• **ABOUT THIS TASK**:
Each line shown below should be copied exactly.
◇ ◇ ◇
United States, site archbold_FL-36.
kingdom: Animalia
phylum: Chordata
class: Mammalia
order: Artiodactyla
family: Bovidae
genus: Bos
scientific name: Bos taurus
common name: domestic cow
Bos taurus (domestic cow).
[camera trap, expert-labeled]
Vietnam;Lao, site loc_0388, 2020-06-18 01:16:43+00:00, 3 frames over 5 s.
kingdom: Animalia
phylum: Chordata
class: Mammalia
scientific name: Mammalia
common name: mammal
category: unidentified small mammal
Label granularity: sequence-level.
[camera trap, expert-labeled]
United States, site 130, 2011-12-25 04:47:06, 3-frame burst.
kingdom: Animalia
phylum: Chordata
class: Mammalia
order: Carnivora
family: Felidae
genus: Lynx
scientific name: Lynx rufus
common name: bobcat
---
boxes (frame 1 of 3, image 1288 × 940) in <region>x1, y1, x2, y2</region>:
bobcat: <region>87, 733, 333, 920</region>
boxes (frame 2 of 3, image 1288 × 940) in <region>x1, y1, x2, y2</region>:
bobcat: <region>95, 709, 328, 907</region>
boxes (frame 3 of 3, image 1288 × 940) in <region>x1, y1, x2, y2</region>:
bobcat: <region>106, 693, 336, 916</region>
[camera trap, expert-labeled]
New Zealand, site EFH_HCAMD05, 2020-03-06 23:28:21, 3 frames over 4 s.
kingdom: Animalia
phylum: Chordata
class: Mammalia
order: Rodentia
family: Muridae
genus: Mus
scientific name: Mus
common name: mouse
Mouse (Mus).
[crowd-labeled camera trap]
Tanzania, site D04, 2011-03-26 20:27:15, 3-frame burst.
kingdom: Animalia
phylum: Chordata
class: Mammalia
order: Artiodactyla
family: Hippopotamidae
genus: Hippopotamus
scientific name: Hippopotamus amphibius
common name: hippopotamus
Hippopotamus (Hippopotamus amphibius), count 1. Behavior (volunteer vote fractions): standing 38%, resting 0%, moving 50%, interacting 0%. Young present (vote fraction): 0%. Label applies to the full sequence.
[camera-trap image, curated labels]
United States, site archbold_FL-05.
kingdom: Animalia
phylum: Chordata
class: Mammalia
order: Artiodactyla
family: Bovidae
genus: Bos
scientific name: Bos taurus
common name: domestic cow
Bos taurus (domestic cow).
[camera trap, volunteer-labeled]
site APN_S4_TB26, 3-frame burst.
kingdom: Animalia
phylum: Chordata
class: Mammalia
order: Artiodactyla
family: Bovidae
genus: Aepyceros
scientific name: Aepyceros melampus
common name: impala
◇ ◇ ◇
• **SOLUTION TO THIS TASK**:
United States, site archbold_FL-36.
kingdom: Animalia
phylum: Chordata
class: Mammalia
order: Artiodactyla
family: Bovidae
genus: Bos
scientific name: Bos taurus
common name: domestic cow
Bos taurus (domestic cow).
[camera trap, expert-labeled]
Vietnam;Lao, site loc_0388, 2020-06-18 01:16:43+00:00, 3 frames over 5 s.
kingdom: Animalia
phylum: Chordata
class: Mammalia
scientific name: Mammalia
common name: mammal
category: unidentified small mammal
Label granularity: sequence-level.
[camera trap, expert-labeled]
United States, site 130, 2011-12-25 04:47:06, 3-frame burst.
kingdom: Animalia
phylum: Chordata
class: Mammalia
order: Carnivora
family: Felidae
genus: Lynx
scientific name: Lynx rufus
common name: bobcat
---
boxes (frame 1 of 3, image 1288 × 940) in <region>x1, y1, x2, y2</region>:
bobcat: <region>87, 733, 333, 920</region>
boxes (frame 2 of 3, image 1288 × 940) in <region>x1, y1, x2, y2</region>:
bobcat: <region>95, 709, 328, 907</region>
boxes (frame 3 of 3, image 1288 × 940) in <region>x1, y1, x2, y2</region>:
bobcat: <region>106, 693, 336, 916</region>
[camera trap, expert-labeled]
New Zealand, site EFH_HCAMD05, 2020-03-06 23:28:21, 3 frames over 4 s.
kingdom: Animalia
phylum: Chordata
class: Mammalia
order: Rodentia
family: Muridae
genus: Mus
scientific name: Mus
common name: mouse
Mouse (Mus).
[crowd-labeled camera trap]
Tanzania, site D04, 2011-03-26 20:27:15, 3-frame burst.
kingdom: Animalia
phylum: Chordata
class: Mammalia
order: Artiodactyla
family: Hippopotamidae
genus: Hippopotamus
scientific name: Hippopotamus amphibius
common name: hippopotamus
Hippopotamus (Hippopotamus amphibius), count 1. Behavior (volunteer vote fractions): standing 38%, resting 0%, moving 50%, interacting 0%. Young present (vote fraction): 0%. Label applies to the full sequence.
[camera-trap image, curated labels]
United States, site archbold_FL-05.
kingdom: Animalia
phylum: Chordata
class: Mammalia
order: Artiodactyla
family: Bovidae
genus: Bos
scientific name: Bos taurus
common name: domestic cow
Bos taurus (domestic cow).
[camera trap, volunteer-labeled]
site APN_S4_TB26, 3-frame burst.
kingdom: Animalia
phylum: Chordata
class: Mammalia
order: Artiodactyla
family: Bovidae
genus: Aepyceros
scientific name: Aepyceros melampus
common name: impala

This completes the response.